TEXT SECTION

Enterotomy, small intestine, other than duodenum; for exploration, biopsy(s), or foreign body removal

© Copyright 2025 American Medical Association. All rights reserved.

Common Language Description

An enterotomy is a surgical procedure that involves making an incision in a segment of the small intestine, specifically excluding the duodenum. This procedure is primarily performed for three main purposes: exploration of the intestinal lumen, obtaining biopsy samples for pathological analysis, or removing foreign bodies that may be obstructing the intestinal tract. During the procedure, the surgeon makes an incision in the abdomen to access the small intestine, which is then carefully exposed. The targeted segment of the intestine is removed from the abdominal cavity and placed on the operating table for further examination. To facilitate the exploration, pressure is applied to the intestinal segment to express its contents, allowing for a clearer view of the internal structures. The surgeon then clamps the intestine both distal and proximal to the site of the incision to prevent the contents from spilling into the abdominal cavity. An incision is made in the intestinal wall, and the internal lumen is explored for any abnormalities or foreign objects. If necessary, tissue samples are collected and sent to a laboratory for further examination. In cases where a foreign body is identified, it is carefully extracted. After the necessary procedures are completed, the intestinal incision is closed, the clamps are removed, and the intestinal segment is returned to its original position within the abdomen. Finally, the abdominal incision is closed to complete the surgery. This procedure is distinct from CPT® Code 44021, which describes an enterotomy performed specifically for decompression of the intestine.

© Copyright 2025 Coding Ahead. All rights reserved.

1. Indications

The enterotomy procedure, coded as CPT® 44020, is indicated for several specific clinical scenarios, including:

  • Exploration of the Intestinal Lumen - This procedure is performed to investigate abnormalities within the small intestine that may not be visible through non-invasive imaging techniques.
  • Biopsy - Tissue samples are obtained from the intestinal wall for pathological examination to diagnose conditions such as infections, inflammatory diseases, or malignancies.
  • Foreign Body Removal - The procedure is indicated when a foreign object is suspected to be lodged within the small intestine, causing obstruction or other complications.

DATA LISTING
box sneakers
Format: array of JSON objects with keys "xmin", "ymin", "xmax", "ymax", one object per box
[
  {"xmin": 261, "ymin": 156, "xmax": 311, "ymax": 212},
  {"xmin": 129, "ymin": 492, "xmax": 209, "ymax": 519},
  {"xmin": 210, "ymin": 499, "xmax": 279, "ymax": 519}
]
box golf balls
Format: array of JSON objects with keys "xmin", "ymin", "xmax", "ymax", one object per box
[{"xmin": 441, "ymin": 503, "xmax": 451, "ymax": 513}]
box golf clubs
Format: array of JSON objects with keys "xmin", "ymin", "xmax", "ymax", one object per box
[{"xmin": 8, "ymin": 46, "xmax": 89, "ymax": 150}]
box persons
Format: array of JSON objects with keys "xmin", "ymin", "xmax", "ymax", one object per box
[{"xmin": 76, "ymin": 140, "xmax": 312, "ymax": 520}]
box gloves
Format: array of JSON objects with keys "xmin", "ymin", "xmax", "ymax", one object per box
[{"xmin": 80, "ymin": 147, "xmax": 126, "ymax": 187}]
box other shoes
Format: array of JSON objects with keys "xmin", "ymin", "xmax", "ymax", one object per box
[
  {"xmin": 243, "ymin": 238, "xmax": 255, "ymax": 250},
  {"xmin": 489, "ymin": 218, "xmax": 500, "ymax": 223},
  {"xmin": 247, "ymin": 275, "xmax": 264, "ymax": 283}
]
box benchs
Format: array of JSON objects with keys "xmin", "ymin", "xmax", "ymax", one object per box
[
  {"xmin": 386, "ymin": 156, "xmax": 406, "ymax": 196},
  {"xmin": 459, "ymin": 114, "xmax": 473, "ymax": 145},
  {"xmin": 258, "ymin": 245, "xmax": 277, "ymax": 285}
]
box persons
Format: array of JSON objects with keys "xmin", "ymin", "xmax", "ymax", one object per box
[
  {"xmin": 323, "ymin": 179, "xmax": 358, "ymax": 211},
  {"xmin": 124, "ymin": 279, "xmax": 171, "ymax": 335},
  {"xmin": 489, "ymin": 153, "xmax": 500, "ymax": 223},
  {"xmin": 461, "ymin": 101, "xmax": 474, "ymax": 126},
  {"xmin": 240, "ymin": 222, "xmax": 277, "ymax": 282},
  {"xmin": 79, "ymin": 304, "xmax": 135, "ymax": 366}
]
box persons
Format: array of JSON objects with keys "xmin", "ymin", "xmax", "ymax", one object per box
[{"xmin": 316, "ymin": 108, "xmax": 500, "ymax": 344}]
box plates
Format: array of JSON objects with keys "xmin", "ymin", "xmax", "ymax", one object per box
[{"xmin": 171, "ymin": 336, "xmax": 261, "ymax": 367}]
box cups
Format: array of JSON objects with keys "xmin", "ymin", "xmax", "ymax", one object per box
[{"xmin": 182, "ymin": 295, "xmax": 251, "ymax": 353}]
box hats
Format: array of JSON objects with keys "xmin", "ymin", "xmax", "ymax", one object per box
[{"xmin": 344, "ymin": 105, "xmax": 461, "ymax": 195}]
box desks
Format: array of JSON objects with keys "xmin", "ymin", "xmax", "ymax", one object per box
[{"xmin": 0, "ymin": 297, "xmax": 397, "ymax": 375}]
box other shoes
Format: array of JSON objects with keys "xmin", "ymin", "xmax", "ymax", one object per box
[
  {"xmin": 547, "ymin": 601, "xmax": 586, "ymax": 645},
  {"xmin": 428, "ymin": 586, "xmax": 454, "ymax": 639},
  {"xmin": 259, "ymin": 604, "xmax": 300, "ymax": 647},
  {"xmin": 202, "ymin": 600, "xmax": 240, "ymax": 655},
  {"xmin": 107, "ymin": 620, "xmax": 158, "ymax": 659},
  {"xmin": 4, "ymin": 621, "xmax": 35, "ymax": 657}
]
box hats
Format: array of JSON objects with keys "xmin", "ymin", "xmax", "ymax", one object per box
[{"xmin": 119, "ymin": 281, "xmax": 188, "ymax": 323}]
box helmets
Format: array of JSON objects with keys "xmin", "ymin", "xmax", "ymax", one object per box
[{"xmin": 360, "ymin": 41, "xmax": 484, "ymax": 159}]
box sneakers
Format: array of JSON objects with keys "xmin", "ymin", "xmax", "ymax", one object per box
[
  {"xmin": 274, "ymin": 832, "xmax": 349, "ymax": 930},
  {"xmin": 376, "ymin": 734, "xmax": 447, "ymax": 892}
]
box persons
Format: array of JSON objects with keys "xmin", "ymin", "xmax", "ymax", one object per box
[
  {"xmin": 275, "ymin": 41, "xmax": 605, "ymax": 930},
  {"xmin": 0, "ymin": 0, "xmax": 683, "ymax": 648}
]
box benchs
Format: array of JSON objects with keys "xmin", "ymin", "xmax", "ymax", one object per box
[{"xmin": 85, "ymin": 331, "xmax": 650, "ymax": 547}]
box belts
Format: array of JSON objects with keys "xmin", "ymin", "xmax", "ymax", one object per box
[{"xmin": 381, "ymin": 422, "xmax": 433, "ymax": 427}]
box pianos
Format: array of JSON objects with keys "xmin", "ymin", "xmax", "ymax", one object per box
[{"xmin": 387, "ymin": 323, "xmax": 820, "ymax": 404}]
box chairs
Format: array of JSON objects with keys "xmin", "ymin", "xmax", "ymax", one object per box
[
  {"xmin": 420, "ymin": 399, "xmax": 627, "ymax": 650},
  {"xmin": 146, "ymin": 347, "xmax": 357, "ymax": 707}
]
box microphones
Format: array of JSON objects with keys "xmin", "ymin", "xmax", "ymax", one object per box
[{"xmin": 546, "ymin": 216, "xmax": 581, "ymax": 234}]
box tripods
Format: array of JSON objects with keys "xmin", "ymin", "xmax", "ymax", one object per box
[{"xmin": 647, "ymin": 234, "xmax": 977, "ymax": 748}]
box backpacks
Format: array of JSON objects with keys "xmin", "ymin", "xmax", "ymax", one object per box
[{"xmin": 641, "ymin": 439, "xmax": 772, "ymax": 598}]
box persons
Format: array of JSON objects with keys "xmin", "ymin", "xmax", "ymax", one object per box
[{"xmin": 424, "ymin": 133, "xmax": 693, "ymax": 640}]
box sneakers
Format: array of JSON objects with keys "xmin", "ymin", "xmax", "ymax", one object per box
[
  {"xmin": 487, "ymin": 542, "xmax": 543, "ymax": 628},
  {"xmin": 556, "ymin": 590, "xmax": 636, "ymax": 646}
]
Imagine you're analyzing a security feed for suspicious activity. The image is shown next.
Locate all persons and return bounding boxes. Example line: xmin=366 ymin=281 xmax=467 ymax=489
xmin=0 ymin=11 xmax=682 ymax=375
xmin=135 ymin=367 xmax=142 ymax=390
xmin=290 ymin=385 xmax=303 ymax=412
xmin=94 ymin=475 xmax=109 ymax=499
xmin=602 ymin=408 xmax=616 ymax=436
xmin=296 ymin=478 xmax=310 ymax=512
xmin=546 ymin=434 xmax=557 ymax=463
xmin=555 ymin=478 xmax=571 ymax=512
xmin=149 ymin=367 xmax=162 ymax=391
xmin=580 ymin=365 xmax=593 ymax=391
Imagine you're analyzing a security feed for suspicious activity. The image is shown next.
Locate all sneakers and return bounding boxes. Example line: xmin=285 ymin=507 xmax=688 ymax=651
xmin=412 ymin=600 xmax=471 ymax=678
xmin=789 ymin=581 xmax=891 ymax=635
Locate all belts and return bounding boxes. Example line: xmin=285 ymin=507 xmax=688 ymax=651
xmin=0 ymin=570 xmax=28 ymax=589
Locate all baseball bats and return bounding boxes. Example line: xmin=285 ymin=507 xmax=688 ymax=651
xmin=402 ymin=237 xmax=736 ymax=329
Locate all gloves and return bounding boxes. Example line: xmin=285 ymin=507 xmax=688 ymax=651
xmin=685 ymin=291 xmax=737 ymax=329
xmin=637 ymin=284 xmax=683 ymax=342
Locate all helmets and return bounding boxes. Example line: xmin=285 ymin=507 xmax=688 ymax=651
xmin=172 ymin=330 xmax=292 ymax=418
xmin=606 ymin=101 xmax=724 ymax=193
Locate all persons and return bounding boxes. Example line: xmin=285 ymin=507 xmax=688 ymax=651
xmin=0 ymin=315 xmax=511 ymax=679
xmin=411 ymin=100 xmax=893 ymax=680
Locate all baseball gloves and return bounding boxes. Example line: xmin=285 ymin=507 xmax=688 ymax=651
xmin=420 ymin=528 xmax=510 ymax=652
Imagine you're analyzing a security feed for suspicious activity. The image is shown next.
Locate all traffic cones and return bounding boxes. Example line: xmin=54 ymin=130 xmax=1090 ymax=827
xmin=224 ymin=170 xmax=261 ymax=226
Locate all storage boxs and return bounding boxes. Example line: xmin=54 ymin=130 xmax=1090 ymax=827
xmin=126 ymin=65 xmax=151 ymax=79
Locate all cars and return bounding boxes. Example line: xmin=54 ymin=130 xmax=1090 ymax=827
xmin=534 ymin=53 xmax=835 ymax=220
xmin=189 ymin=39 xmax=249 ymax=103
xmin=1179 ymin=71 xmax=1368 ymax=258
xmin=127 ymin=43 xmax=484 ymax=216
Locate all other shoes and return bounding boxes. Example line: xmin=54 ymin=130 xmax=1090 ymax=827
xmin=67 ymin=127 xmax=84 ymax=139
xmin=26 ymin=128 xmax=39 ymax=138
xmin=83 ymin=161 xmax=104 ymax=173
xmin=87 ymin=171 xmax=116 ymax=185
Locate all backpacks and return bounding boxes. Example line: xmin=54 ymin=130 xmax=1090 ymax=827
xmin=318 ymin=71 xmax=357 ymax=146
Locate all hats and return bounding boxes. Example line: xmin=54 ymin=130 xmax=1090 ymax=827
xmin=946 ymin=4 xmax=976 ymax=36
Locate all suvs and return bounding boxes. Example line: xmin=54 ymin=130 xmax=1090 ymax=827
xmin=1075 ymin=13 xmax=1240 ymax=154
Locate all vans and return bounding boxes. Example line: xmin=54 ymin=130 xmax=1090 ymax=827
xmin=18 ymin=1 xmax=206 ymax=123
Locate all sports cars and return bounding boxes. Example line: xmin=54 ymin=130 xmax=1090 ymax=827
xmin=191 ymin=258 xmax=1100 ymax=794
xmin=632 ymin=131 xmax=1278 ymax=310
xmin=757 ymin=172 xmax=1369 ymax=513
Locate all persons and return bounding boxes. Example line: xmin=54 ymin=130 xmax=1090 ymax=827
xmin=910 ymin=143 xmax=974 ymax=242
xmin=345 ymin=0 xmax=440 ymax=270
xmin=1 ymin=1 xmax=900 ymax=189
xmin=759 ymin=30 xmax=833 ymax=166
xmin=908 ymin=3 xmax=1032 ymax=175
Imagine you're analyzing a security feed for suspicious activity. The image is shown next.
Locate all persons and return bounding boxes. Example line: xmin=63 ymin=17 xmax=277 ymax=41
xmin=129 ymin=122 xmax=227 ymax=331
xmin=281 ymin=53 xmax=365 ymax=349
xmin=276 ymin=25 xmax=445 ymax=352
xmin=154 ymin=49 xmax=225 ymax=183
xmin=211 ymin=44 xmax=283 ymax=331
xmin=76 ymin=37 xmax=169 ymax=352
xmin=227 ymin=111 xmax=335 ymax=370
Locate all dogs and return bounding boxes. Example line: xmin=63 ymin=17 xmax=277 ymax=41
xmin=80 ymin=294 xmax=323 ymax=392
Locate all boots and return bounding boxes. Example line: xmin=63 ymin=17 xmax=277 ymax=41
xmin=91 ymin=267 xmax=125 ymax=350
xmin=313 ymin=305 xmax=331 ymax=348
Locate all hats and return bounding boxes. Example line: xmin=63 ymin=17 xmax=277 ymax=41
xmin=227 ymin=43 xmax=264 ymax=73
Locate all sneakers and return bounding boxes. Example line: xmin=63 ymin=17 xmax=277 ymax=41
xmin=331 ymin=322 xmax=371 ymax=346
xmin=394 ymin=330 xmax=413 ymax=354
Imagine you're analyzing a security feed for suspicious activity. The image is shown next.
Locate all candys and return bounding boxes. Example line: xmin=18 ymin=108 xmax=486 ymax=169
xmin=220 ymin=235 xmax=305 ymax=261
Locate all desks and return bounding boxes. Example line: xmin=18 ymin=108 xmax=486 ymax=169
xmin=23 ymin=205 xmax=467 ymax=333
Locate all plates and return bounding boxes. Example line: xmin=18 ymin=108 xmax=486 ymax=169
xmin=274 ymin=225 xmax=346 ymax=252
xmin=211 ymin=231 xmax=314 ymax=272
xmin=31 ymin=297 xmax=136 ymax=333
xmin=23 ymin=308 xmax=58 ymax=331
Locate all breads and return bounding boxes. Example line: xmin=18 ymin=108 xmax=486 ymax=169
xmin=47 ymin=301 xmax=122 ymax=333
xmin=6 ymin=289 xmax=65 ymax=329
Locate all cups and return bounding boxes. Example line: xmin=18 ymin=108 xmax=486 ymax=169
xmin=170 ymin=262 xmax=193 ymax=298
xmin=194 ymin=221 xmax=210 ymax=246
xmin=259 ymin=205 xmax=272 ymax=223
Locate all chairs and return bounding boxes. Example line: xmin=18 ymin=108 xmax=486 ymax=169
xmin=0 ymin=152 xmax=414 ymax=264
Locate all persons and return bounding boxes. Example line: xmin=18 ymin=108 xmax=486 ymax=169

AIM OF THE TASK
Decide whether each statement below agrees with the enterotomy text. Answer yes or no for each, and quote the deciding words from the text.
1. The procedure described includes making an incision in the duodenum.
2. The surgeon clamps the intestine on both sides of the incision site.
3. An enterotomy done to decompress the intestine is covered by the same code as this procedure.

ANSWER TO THIS TASK
1. No: "specifically excluding the duodenum"
2. Yes: "clamps the intestine both distal and proximal to the site of the incision"
3. No: "This procedure is distinct from CPT® Code 44021, which describes an enterotomy performed specifically for decompression of the intestine."